DIVERSIDADE E CONTEMPORANEIDADE - O MUJ aborda a história e a memória como fenômenos vivos, que costuram passado, presente e futuro, mas também se dedica a incentivar as produções artísticas contemporâneas, promovendo um diálogo profícuo entre as narrativas e expressões judaicas, a cultura brasileira e a arte contemporânea. Sendo um museu conectado a seu tempo, o MUJ integra a narrativa memorial de seu acervo histórico - como um talit com mais de 150 anos e talheres vindos de um campo de concentração, além de numerosos documentos e objetos - às produções atuais que elaboram a experiência judaica. Segundo a curadora do MUJ, Ilana Feldman, o museu "não é apenas lugar de preservação e difusão, mas de produção de conhecimento e experiências, em conexão com o tempo presente".
 
EXPOSIÇÕES - As exposições materializam um rigoroso trabalho curatorial e museológico, fruto do esforço da instituição para estabelecer pontes de diálogos tanto dentro da comunidade quanto para o público não-judeu. A partir de obras multimídia, objetos históricos, documentos e fotografias, o museu apresenta quatro exposições.

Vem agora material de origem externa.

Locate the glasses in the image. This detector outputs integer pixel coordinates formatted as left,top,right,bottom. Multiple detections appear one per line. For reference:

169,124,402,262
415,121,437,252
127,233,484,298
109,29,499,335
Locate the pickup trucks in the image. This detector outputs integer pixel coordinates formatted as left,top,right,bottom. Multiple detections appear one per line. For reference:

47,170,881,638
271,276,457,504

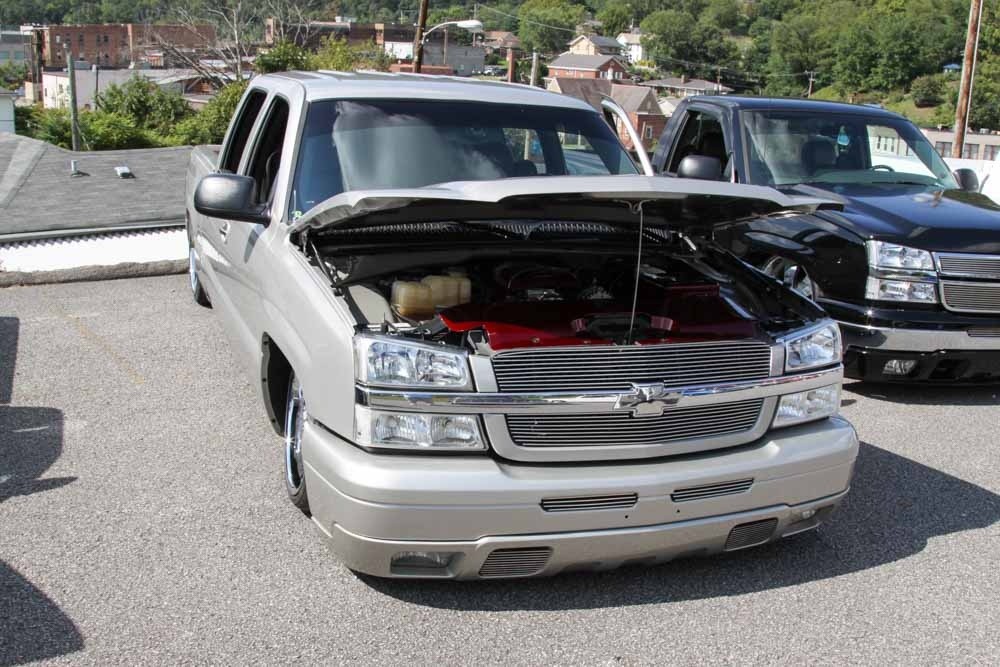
185,70,858,580
563,95,1000,384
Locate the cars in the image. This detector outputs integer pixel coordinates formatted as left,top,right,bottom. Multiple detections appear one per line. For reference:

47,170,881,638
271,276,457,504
483,65,505,77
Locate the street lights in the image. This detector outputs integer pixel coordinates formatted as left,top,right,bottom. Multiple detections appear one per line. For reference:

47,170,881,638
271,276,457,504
412,20,483,73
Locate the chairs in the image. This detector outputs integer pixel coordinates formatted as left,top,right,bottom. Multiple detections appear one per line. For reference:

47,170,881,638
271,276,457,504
266,140,517,197
697,130,841,176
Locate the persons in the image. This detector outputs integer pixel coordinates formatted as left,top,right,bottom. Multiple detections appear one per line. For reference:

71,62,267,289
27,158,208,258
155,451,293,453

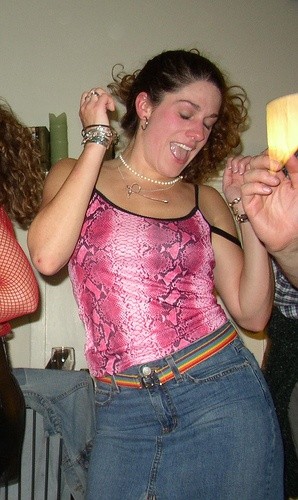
0,94,48,480
262,257,298,500
240,148,298,291
28,49,285,500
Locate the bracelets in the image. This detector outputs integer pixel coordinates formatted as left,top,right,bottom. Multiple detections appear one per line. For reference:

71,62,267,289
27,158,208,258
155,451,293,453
81,124,117,150
229,197,241,210
234,208,249,224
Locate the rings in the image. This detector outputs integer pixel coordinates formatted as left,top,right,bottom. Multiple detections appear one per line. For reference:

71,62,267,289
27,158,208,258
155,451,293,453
91,91,99,97
85,96,90,100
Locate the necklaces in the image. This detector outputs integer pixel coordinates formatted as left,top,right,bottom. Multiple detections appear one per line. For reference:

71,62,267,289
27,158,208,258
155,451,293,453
118,162,176,203
118,152,183,185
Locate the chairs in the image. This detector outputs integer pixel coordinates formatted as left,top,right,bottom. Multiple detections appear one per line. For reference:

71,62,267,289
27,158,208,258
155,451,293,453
0,365,94,500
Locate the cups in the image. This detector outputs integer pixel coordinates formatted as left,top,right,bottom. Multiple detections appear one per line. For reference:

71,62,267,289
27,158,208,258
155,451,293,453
51,347,75,370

Como aponta Sergio Daniel Simon, presidente do Museu, "tanto a presença quanto a perseguição contra o seu povo no Brasil acontecem há séculos". Fugindo dos usuais estereótipos históricos que se concentram apenas no brutal antissemitismo disseminado durante a Segunda Guerra Mundial, Simon destaca a perseguição dos criptojudeus ibéricos flagelados pela Inquisição. São, portanto, cinco séculos de resistência e força, materializados nas programações do MUJ.
 
PATROCÍNIO - O MUJ conta com patrocínio da Fundação Arymax, Antonietta e Leon Feffer, Sergio Zimerman, Banco Itaú, Banco Safra, Instituto Cultural Vale, Lilian e Luis Stuhlberger | Verde Asset Management, Hapvida, entre outros apoiadores essenciais para a realização.